Books are both reservoirs of information and works of explanation and interpretation. The key words here are interpretation and explanation. The basic point to remember is that when you read a book your main goal should be to understand the author's major conclusions and interpretation/point of view. Remember, you are not writing a book report, which is a simple summary of a book, but a book review. Book reviews are more complicated and demanding.
Reviewers report on the content and evaluate the book, discussing matters such as the author's evidence, logic, style, conclusions, and organization.
The Thesis: The first thing to look for is the author's thesis or central argument. Keep in mind that the thesis is not necessarily the subject of the book. The subject of a book may be a biography of Franklin D. Roosevelt, but the thesis may be that Roosevelt was a great wartime leader but a poor interpreter of the postwar world. A book may have several sub-themes, but a good book has a primary thesis.
How do you find the main thesis? Read the book thoughtfully. Always read the Introduction or Preface, since authors use these to state the reasons why they wrote their book. Next, read the Conclusion (or last chapter), since authors usually review their purposes in their conclusions. If you know the author's conclusion, you can keep it in mind when you go back and read the book from start finish, and that knowledge will help you understand what you read.

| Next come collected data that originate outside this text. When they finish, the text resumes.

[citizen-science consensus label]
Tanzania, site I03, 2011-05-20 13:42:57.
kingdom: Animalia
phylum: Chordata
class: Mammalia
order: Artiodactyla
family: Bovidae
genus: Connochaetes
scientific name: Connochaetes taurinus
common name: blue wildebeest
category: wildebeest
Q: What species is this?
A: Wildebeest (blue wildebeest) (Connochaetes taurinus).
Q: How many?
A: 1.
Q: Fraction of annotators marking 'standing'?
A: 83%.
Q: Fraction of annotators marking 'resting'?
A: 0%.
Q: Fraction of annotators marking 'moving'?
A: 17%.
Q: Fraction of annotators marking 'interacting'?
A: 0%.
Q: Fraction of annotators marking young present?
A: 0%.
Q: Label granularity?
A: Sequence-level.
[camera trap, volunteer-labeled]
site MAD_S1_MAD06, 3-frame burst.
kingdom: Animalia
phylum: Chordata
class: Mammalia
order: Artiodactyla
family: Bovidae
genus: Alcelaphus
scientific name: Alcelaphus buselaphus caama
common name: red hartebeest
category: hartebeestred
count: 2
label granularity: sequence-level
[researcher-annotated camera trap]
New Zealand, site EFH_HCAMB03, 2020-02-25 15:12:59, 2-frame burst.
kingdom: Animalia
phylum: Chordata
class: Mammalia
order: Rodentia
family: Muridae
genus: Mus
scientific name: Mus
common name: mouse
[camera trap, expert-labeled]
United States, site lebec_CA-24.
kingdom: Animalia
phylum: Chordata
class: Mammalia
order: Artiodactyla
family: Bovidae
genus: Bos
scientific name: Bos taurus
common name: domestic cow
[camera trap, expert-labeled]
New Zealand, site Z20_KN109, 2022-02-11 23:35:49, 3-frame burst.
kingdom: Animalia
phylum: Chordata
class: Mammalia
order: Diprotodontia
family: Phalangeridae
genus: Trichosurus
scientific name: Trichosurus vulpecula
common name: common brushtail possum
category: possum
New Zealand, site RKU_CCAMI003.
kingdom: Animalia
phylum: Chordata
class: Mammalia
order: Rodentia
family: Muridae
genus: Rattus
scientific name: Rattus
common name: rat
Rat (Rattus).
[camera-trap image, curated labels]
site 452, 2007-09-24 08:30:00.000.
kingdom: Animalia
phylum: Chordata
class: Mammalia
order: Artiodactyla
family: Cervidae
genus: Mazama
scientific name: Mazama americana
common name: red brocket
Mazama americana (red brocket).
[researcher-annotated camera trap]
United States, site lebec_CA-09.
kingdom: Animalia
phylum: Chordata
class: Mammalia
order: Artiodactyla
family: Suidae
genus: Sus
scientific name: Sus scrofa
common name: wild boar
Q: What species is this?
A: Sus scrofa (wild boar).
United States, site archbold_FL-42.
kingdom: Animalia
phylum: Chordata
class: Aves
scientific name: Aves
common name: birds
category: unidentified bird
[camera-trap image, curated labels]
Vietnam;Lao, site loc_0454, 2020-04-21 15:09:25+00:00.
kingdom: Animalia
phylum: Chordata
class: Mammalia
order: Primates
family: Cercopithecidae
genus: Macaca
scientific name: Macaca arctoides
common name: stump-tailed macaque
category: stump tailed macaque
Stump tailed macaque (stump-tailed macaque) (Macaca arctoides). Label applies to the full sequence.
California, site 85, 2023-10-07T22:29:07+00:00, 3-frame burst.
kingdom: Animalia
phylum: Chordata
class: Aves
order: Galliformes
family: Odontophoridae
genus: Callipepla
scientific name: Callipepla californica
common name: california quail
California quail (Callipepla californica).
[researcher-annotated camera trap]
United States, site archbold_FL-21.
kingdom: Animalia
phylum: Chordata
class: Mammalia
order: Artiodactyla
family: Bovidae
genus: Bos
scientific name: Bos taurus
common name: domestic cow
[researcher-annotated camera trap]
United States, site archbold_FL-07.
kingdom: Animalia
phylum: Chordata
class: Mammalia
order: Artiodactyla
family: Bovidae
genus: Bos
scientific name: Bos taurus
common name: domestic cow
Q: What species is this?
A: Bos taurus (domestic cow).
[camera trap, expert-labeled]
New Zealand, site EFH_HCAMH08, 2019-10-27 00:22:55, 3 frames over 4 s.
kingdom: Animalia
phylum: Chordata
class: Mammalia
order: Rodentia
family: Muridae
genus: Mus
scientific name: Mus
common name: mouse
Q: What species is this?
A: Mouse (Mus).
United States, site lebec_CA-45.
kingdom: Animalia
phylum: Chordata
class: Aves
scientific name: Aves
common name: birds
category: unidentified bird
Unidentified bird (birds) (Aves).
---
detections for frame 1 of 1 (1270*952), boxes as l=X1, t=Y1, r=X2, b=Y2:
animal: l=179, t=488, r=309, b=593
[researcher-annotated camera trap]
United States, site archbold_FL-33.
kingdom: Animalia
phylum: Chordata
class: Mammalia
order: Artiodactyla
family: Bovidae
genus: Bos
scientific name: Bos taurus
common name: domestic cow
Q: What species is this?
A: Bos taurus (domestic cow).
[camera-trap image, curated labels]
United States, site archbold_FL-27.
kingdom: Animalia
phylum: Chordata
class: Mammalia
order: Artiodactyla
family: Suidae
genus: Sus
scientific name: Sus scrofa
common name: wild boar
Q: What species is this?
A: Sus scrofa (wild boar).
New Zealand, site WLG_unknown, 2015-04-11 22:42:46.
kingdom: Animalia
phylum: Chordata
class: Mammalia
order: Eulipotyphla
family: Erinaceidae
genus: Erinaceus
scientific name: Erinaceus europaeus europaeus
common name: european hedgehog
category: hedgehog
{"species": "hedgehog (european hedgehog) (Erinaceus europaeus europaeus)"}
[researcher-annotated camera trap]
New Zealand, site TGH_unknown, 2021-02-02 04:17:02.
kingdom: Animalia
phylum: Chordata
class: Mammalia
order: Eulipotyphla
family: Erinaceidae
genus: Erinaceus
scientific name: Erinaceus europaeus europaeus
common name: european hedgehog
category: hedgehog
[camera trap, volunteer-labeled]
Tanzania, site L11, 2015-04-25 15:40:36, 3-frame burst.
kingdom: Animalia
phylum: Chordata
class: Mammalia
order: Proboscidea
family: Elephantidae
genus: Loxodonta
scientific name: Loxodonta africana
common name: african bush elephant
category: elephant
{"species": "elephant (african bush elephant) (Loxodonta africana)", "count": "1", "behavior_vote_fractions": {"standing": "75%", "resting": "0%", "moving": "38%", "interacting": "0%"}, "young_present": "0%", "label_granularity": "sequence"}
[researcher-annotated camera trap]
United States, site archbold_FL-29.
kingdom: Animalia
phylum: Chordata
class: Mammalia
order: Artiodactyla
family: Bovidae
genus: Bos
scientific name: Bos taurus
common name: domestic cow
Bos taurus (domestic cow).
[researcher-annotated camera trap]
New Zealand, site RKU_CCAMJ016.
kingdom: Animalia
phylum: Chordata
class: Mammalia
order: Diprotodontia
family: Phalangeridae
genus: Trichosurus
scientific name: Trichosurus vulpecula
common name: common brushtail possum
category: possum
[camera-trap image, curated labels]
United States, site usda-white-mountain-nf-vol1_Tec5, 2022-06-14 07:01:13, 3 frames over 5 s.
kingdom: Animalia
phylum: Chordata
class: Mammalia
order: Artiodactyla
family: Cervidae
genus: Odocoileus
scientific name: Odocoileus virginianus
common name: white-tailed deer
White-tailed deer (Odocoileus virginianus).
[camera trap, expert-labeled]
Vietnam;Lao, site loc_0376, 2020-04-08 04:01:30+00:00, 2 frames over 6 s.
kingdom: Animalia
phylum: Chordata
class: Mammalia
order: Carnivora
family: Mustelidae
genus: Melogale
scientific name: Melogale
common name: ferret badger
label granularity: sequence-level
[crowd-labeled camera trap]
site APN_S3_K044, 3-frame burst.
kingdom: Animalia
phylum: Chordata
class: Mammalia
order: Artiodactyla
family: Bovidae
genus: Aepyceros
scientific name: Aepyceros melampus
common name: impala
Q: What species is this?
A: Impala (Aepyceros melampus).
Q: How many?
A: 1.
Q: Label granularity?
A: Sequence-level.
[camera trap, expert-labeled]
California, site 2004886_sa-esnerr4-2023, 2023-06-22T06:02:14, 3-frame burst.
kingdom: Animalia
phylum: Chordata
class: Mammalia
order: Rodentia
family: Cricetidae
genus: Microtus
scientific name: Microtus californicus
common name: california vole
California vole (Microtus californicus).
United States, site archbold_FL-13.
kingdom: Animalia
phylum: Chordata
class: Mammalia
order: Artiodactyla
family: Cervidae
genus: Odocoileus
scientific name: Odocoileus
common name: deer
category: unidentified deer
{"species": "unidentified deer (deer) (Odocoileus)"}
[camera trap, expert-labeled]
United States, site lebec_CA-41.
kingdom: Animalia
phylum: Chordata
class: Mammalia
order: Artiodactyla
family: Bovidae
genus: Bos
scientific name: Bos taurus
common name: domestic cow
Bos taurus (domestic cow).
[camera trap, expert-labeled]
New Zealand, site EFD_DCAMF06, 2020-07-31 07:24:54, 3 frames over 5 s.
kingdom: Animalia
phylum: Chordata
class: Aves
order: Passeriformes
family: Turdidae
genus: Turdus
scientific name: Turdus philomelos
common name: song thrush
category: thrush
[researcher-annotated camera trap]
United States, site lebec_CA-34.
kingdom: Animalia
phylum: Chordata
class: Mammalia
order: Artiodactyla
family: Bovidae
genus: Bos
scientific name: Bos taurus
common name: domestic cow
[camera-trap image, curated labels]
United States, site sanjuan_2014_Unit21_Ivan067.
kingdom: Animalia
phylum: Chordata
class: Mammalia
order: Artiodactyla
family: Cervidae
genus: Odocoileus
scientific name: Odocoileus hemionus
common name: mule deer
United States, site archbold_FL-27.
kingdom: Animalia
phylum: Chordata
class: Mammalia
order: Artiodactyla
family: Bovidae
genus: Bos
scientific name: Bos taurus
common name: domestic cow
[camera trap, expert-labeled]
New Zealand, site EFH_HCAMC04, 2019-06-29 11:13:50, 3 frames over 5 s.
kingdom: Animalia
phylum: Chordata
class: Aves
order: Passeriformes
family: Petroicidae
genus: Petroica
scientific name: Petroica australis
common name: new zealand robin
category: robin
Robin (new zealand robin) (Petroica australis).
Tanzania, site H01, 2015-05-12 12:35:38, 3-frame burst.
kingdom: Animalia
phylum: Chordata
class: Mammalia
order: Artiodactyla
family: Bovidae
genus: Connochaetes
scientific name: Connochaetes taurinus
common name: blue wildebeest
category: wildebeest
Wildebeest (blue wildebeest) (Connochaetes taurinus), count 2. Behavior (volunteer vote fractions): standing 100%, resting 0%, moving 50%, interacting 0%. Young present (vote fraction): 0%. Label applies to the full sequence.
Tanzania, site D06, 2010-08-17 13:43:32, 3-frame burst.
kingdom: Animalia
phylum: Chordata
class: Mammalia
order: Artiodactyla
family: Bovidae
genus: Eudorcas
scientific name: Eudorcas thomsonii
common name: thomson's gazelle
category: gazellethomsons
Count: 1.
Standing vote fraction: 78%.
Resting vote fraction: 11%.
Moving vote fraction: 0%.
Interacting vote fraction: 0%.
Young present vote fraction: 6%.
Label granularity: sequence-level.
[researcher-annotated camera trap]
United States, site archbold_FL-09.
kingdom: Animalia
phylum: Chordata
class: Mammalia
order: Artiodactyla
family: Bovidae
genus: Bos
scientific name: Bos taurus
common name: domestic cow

Another helpful suggestion is to skim the book quickly the first time you look at it: read the table of contents, look at the first and last paragraphs in each chapter, look at the illustrations (if any) and the legends under them. This sort of reading will help you absorb the meaning of the book and the author's point of view. This kind of reading also helps you remember better when you begin your methodical reading of the book.
The Organization of the Review: The thesis of the book usually comes first in a review. You might begin with a quotation from the book that spells this thesis out. Also, identify the author as quickly as you can, so that your reader will know early on who the person is who wrote this book (a professional historian, an amateur historian, an archivist, a novelist, etc.).
Once you introduce the thesis of the book, go on to develop the main ideas. Avoid the temptation to summarize each chapter. Don't try to report every interesting detail, but recount a few interesting aspects. As a reviewer, you are expected to make some judgments, whether on the accuracy of the book (if you know the field well or have specialized knowledge of the subject matter) or on your own opinion/feelings about the book. Did you like it? Mistrust it? Find it interesting?
From these initial feelings you can go on to analyze them. Why did you like/dislike the book, mistrust it, find it interesting? What was interesting/uninteresting about it? By analyzing your intuitions you can provide a foundation of informal reasoning and questioning that can serve as the basis of your more formal analysis of the book.
Checklist for Writing Critical Book Reviews:
1. Always give the author's main thesis.
2. Always give some of the evidence that the author gives to support this major thesis.
3. Identify the author and state his/her biases.
4. Avoid lengthy comments on the style of the book, but do indicate whether it is well-written or not.
5. Comment on what the book added to your understanding of the
6. Avoid vague generalizations or polemical attacks on the book.
7. Don't feel compelled to say negative things about the book. If you find problems or faults with the book, or disagree with the author's thesis, state these objections. But you are not obliged to look for petty problems just to have something t criticize.
8. Judge the book the author has written. You may wish the author had written a different book, but this is the book the author wrote, so don't review it as if it should be another book.
9. Quote selectively from the book you are reviewing. Quotations give some of the book's tone and may express thoughts in a sharp and concise way. But avoid long chunks of quotations. You must show your readers that you have understood the book you are reviewing and can provide pungent analysis of it.
10. Whenever possible, bring some of your own knowledge to bear on the book; something you have learned in class, read in another course, or from your own experience.
If you have thoughts about ideas the author overlooked, mention them in the review--but avoid giving the impression that you are an independent expert on the subject (if you are not); that gives a dishonest impression.
A book review should observe the basic requirements of literary discourse. There should be an introduction (an overview of your thesis or ideas concerning the book), a middle section in which you develop your argument, and a brief conclusion. As always, clarity and grammatical precision are important if your reader is to understand what you are saying.
From: Richard Marius, A Short Guide to Writing About History, 1st ed. (Glenview, IL: Scott, Foresman, 1989), pp. 178-192.